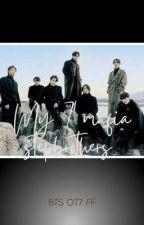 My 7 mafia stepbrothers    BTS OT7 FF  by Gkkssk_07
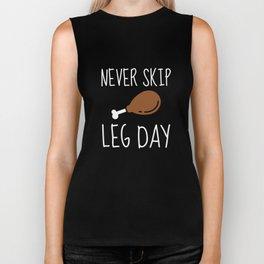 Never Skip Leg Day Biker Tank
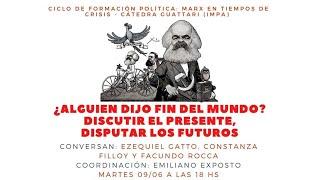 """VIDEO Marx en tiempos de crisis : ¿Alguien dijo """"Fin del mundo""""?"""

○ ○ ○ ○

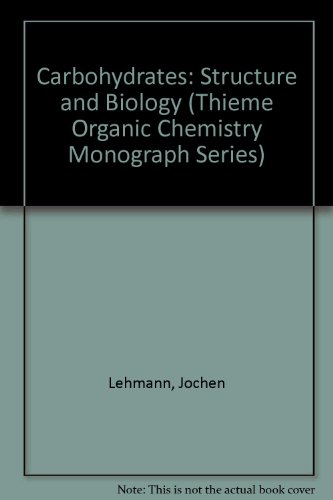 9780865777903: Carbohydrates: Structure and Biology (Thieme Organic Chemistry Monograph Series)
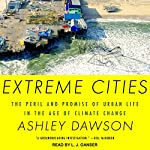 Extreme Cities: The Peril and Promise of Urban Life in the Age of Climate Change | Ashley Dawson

○ ○ ○ ○

* _Required work_:
Set down, exactly as written above, each line from the one with "My 7 mafia stepbrothers" through the one with "Marx en tiempos", and skip the pictures.

* _Expected output_:
 My 7 mafia stepbrothers    BTS OT7 FF  by Gkkssk_07
 Never Skip Leg Day Biker Tank
 """VIDEO Marx en tiempos de crisis : ¿Alguien dijo """"Fin del mundo""""?"""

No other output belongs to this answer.